Genetic variation of NOS-3, the gene encoding for eNOS, has been associated with a higher risk of development of cardiovascular diseases, such as hypertension and coronary heart disease (Sen et al., 2008; Matyar et al., 2005). Two of the most studied polymorphisms of NOS-3 are the 27-bp intron 4 repeat polymorphism (4VNTR) and the Glu298Asp missense mutation encoded by exon 7 of the NOS-3 gene. The 4VNTR polymorphism has been shown to segregate with lower plasma NO metabolites (Ignarro, 1990) and to be associated with RM in Caucasians (Tempfer et al., 2001). Moreover, a novel A>G single nucleotide polymorphism (SNP) in intron 6 has recently been reported to be associated with the risk of RM in a South Indian population (Suryanarayana et al., 2006). This SNP is very common in the Indian population, especially the South Indian population, and the proportion of the G (variant) allele in the homozygous condition was reported to be significantly different between the RM and the control groups.

Given that NO is necessary for the establishment and maintenance of pregnancy, this study investigated the role of eNOS in the aetiology of RM by investigating the distribution of eNOS 4VNTR, exon 7 Glu298Asp (g.12965G>T) missense mutation and intron 6 A>G polymorphism (g.12862A>G) in a group of 200 well-characterized North Indian women who had had at least three consecutive spontaneous first-trimester miscarriages of unknown aetiology.

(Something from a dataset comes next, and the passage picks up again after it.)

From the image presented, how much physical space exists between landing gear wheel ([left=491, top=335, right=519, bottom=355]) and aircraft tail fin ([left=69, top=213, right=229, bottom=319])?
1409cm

The association between polymorphism and RM was evaluated by comparing the genotyping results with a control group of 300 age-matched and ethnically related healthy parous controls with no history of complications of pregnancy or systemic diseases. Moreover, the distribution of three neighboring synonymous substitutions (g.12920C>T, g.12932C>T and g.13222C>T), previously known in other populations, are described for the first time in an Indian population. As far as is known, this is the first report from North India pertaining to eNOS gene polymorphisms and its association with RM.